- What the task asks -
Retype every line below exactly, from the line that contains "How far from" down to the final line, including both.

- Material provided -
-- Begin --
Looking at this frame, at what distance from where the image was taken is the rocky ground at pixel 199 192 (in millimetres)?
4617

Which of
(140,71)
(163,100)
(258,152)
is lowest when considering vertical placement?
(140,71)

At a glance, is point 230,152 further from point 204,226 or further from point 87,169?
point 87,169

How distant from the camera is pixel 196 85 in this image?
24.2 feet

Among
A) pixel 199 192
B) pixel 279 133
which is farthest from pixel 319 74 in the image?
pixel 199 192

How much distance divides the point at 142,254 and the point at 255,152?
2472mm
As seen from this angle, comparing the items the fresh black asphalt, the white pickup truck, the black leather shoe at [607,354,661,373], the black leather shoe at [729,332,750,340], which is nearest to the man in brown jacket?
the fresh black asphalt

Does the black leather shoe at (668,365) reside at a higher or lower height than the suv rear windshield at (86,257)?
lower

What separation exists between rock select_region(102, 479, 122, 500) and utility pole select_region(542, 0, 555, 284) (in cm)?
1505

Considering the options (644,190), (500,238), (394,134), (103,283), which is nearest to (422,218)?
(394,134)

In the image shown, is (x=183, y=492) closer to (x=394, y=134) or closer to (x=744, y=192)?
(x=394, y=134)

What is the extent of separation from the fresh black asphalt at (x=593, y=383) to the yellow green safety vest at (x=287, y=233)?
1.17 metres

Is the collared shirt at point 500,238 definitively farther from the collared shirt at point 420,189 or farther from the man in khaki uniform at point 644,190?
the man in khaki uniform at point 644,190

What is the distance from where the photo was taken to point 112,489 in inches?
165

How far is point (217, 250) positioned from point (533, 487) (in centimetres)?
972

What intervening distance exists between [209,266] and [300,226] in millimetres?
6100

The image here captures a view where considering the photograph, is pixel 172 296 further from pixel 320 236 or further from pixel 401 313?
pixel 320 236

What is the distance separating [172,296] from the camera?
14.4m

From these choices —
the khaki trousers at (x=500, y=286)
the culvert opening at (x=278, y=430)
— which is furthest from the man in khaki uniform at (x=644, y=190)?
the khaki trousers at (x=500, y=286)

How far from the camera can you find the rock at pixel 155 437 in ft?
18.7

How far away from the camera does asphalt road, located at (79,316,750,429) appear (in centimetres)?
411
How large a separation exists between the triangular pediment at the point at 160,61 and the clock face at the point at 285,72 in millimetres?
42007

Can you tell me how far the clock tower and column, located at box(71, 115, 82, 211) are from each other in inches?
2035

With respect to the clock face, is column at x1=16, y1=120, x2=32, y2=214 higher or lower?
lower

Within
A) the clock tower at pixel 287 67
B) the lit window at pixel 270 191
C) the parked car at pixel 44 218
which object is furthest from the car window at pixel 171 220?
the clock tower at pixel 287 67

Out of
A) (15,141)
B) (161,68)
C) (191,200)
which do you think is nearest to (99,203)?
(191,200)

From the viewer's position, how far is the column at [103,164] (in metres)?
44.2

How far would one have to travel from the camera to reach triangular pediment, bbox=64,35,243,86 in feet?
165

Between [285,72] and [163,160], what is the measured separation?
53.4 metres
-- End --
- The solution -
How far from the camera can you find the rock at pixel 155 437 in ft?
18.7

How far away from the camera does asphalt road, located at (79,316,750,429) appear (in centimetres)?
411
How large a separation exists between the triangular pediment at the point at 160,61 and the clock face at the point at 285,72 in millimetres?
42007

Can you tell me how far the clock tower and column, located at box(71, 115, 82, 211) are from each other in inches?
2035

With respect to the clock face, is column at x1=16, y1=120, x2=32, y2=214 higher or lower?
lower

Within
A) the clock tower at pixel 287 67
B) the lit window at pixel 270 191
C) the parked car at pixel 44 218
which object is furthest from the car window at pixel 171 220?
the clock tower at pixel 287 67

Out of
A) (15,141)
B) (161,68)
C) (191,200)
which do you think is nearest to (99,203)?
(191,200)

From the viewer's position, how far is the column at [103,164] (in metres)?
44.2

How far would one have to travel from the camera to reach triangular pediment, bbox=64,35,243,86 in feet?
165

Between [285,72] and [163,160], what is the measured separation?
53.4 metres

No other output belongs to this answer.